What can we expect from Prince William’s visit to Palestine?

Rory Macdonald- PNN/Bethlehem/

Israel’s Ambassador to the UK, Mark Regev, could barely contain his enthusiasm about Prince William’s upcoming visit to Israel, Jordan and Palestine next month:  “We Jews haven’t had royalty of our own since biblical times so we are naturally excited by this visit”. Israel’s response is evidently positive. But how might Palestine view the royal visit?

The prince, as well as spending time in Amman, Tel Aviv and Jerusalem, is scheduled to visit Ramallah, the de facto capital of the Palestinian Authority, on 27th June. Even if he is given the chance to hear firsthand about Palestinian suffering there and elsewhere, he won’t speak out against it. The reason why? The neutrality, understood as an unspoken rule, of the apolitical royal family.

Such ‘neutrality’ comes at a cost, however. William’s silence will have political ramifications for Palestine: it will suggest his, and by extension Britain’s, implicit acceptance of the occupation’s status quo, which daily abuses Palestinians on a staggering scale. The Prince’s silence will be a PR victory for Israel, an opportunity to canvas over ugly truths. Palestine, meanwhile, will continue to languish under Israeli control- its legitimate claim to statehood not even recognised by Britain.

As a British citizen, I think it is high time Britain delves into its own colonial past and begins to understand and outwardly acknowledge the injustices perpetrated under its direct rule or influence. With Palestine, the list of such injustices is long. Following the secret Sykes-Picot agreement, which carved out areas of British and French influence in the waning Ottoman Empire, the Balfour Declaration was issued on 2nd November 1917. The Declaration’s legacy is deeply problematic for Britain: leaving aside the ethics of granting one people’s land to another, the phrase ‘it being clearly understood that nothing shall be done which may prejudice the civil and religious rights of existing non-Jewish communities in Palestine’ rings hollow one hundred years on. The dire situation in Gaza is proof enough of a flagrant disregard for the rights of the ‘non-Jewish communities in Palestine’.

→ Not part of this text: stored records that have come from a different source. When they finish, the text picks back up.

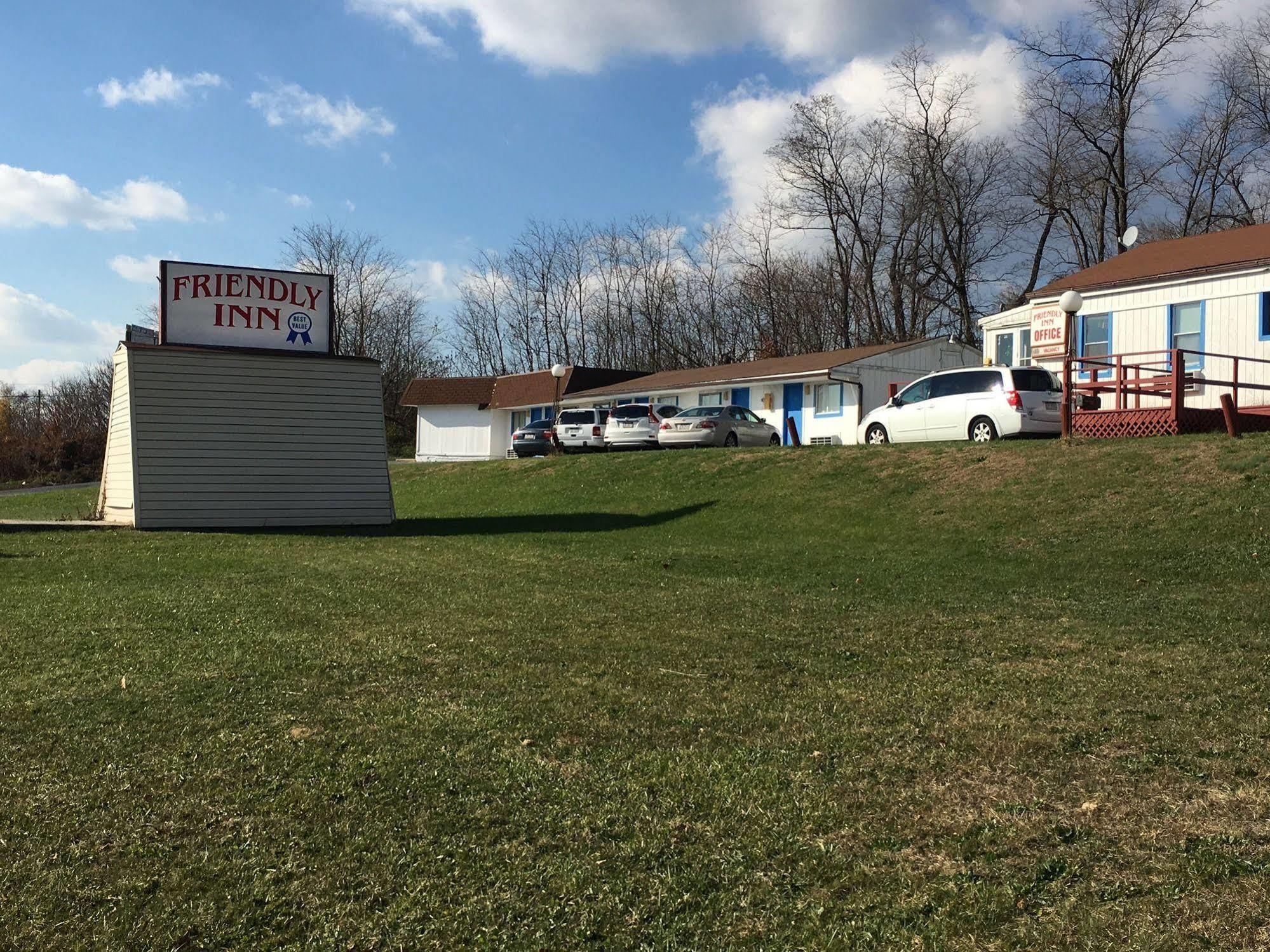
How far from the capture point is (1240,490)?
12.1 m

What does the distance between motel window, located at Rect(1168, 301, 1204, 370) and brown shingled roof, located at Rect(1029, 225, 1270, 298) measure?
28.6 inches

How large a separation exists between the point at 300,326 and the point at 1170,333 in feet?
58.8

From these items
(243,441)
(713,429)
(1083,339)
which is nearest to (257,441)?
(243,441)

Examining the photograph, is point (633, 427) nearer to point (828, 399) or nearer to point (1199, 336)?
point (828, 399)

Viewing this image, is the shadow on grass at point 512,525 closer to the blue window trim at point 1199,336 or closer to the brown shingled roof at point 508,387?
the blue window trim at point 1199,336

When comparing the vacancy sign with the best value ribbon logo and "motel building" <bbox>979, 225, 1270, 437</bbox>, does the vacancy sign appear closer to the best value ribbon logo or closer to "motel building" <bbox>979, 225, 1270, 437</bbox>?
"motel building" <bbox>979, 225, 1270, 437</bbox>

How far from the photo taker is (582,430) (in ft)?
97.0

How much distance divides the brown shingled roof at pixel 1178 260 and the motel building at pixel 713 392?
546cm

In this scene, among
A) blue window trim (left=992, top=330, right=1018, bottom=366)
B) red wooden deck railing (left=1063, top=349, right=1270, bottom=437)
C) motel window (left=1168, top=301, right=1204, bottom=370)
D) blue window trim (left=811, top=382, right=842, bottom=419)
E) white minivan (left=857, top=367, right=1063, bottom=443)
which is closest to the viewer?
red wooden deck railing (left=1063, top=349, right=1270, bottom=437)

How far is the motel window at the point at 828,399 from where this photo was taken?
30.8 m

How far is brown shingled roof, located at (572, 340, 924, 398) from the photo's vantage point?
103 ft

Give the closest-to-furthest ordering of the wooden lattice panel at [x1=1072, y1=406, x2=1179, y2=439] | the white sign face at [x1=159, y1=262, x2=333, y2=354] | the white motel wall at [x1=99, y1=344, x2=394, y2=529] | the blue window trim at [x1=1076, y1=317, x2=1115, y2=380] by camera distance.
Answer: the white motel wall at [x1=99, y1=344, x2=394, y2=529] → the wooden lattice panel at [x1=1072, y1=406, x2=1179, y2=439] → the white sign face at [x1=159, y1=262, x2=333, y2=354] → the blue window trim at [x1=1076, y1=317, x2=1115, y2=380]

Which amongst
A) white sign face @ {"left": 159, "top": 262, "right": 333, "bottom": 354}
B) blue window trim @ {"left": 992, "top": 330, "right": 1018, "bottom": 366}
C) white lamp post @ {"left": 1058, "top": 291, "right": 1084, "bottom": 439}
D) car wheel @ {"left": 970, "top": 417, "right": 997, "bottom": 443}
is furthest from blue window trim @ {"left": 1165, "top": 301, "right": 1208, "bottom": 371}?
white sign face @ {"left": 159, "top": 262, "right": 333, "bottom": 354}

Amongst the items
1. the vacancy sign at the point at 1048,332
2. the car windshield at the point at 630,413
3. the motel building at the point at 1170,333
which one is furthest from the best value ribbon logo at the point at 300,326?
the vacancy sign at the point at 1048,332
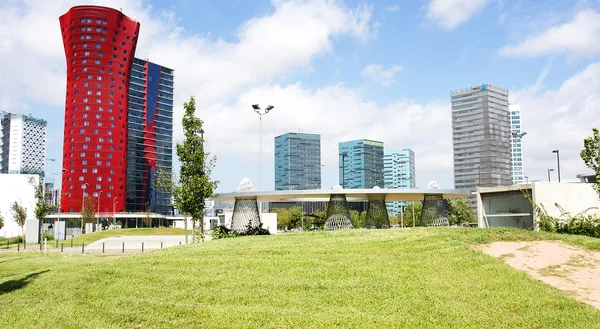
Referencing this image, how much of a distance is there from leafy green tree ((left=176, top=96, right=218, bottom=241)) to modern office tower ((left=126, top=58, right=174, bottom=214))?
→ 11383 cm

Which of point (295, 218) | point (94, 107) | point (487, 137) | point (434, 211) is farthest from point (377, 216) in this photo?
point (487, 137)

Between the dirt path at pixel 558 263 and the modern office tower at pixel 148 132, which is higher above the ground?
the modern office tower at pixel 148 132

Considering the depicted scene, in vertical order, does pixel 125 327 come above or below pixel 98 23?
below

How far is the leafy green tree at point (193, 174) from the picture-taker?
85.8 ft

The historical guilt Britain could feel is one thing, its continued support of a repressive regime is quite another. Although Britain’s Prime Minister, Theresa May, called for an independent inquiry into the ‘deeply troubling’ killing of innocent citizens in Gaza this year, she then warmly celebrated the 70th anniversary of the creation of Israel, declaring it a ‘modern, thriving democracy’. Can a state be called a democracy, let alone a ‘thriving’ one, if it routinely kills innocent people and segregates millions of others behind walls and fences?

Britain’s double standards are most acute in its sale of arms to Israel. The Campaign Against Arms Trade (CAAT) reports that Britain, in the last three years, has approved licenses for the sale of £327 million worth of arms to Israel. CAAT’s spokesman, Andy Smith, said recently that the UK is ‘sending a message of support for the collective punishment that has been inflicted’ on the Palestinian people. On 20th May, Lisa Nandy MP denounced the ‘shameful…equivocation about arms sales to Israel’ in the House of Commons. A motion was raised on the issue last week in parliament, but, as of yet, little has been done to reduce Britain’s arms trading- either with Israel or other oppressive regimes.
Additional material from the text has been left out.